In this tutorial, you will learn
- utilise and access open data sources
- assess the collection methods and the quality of the data
- write computer code to wrangle and analyse data
Exercise 2A: download data
Download education data from the U.S. Census Bureau using the link https://factfinder.census.gov/faces/nav/jsf/pages/searchresults.xhtml?refresh=. Complete the following tasks:
- Select Geographies; select a geographic type: County 050
- Select all the following states: Alabama, Kentucky, Missouri, South Carolina, Texas, West Virginia
- Add all counties within these states to your selection.
- Select Topics; People, Education, Educational Attainment
- Select 2010 and download data
- Put the downloaded files in your working directory and use read.csv to load the data in your workspace
edu <- read.csv(???, header = T)
Exercise 2B: data collection
Answer the following questions for the downloaded data:
- Which sampling method is used in the survey data?
- How many interviews are used to construct the data for Alabama?
- What is the coverage rate for Texas, and what does this number mean?
- Which four primary sources of nonsampling error are addressed in constructing the data set?
Exercise 2C: data collection
Provide the following metadata for the downloaded data:
- Temporal coverage
- Geographic coverage
Exercise 2D: data analysis
Complete the following tasks:
- Select the variable “Total; Estimate; Percentage bachelor’s degree or higher” and the variable with county names.

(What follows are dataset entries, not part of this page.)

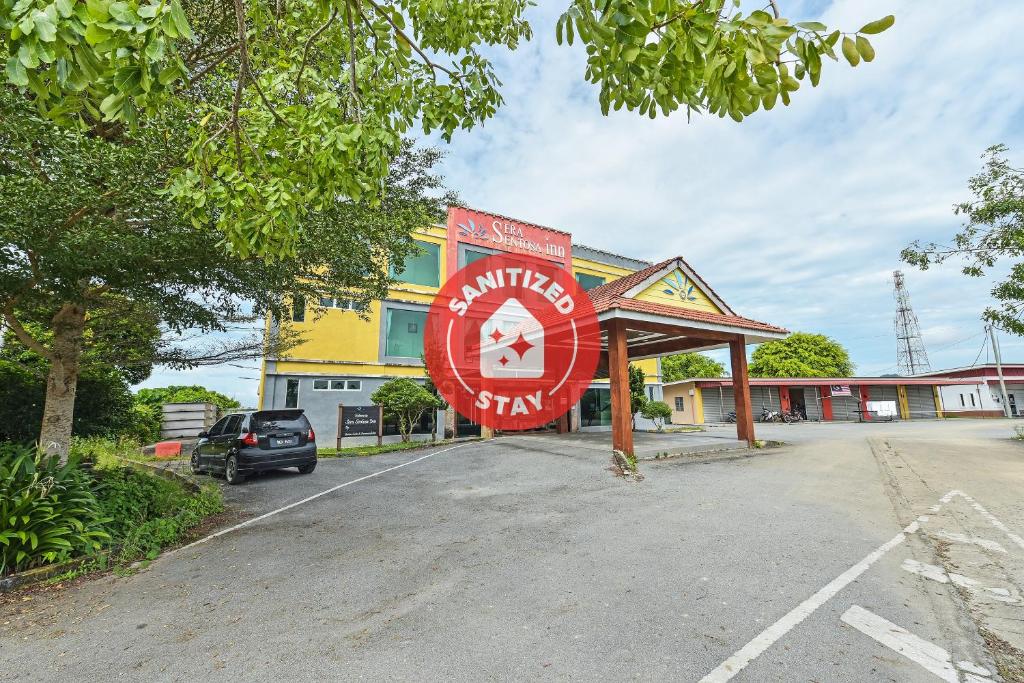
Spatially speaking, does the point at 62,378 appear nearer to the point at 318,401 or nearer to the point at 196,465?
the point at 196,465

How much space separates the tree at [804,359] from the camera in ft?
160

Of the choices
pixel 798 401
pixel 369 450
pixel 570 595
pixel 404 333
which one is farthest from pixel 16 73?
pixel 798 401

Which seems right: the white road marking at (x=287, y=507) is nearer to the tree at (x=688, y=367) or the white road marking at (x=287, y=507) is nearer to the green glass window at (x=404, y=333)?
the green glass window at (x=404, y=333)

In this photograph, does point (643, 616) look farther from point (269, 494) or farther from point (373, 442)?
point (373, 442)

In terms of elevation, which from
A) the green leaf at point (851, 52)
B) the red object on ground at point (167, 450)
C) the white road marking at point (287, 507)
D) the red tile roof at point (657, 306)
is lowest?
the white road marking at point (287, 507)

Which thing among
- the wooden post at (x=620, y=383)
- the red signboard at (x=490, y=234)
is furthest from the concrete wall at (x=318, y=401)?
the wooden post at (x=620, y=383)

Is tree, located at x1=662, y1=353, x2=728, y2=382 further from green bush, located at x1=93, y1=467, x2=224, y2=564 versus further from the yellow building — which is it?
green bush, located at x1=93, y1=467, x2=224, y2=564

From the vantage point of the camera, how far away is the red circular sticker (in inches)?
760

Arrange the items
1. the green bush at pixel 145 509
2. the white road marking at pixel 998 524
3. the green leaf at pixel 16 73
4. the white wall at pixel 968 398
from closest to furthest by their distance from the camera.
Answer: the green leaf at pixel 16 73, the white road marking at pixel 998 524, the green bush at pixel 145 509, the white wall at pixel 968 398

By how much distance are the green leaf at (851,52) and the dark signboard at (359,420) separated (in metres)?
16.5

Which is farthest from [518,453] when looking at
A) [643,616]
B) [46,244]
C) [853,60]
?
[853,60]

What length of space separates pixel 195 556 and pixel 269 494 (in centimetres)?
355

- Delete the row with the column descriptions
- Delete observations with missing values
edu_clean <- edu %>%
select(County = GEO.display.label, PercentBachelorOrHigher = ???) %>%
- Find the county with the largest percentage of people with bachelor’s degree or higher
- Find the county with the smallest percentage of people with bachelor’s degree or higher
- Report the mean and standard deviation over all counties for Percentage bachelor’s degree or higher
- Why did we look at the 2010 survey instead of the most recent data?
Exercise 2E: merge data
- Follow the same steps as in Exercise 2A, but now replace (Education and Educational Attainment) from the topics list with (Age & Sex and Age) to download the QT-P1 2010 SF1 100% Data.

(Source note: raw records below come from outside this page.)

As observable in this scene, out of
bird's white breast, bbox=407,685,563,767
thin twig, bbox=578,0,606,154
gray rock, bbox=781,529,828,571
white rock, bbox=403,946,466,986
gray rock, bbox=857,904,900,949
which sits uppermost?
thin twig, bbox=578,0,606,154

- Follow the same steps as in Exercise 2D, but now replace “Total; Estimate; Percentage bachelor’s degree or higher” with “Percent - Both sexes; Total population - Under 18 years”.
- Merge the education data with the age data.
age <- read.csv(???, header = T)
age_clean <- age %>%
select(County = GEO.display.label, Percentunder18 = ???) %>%
edu_age <- inner_join(???,???,???)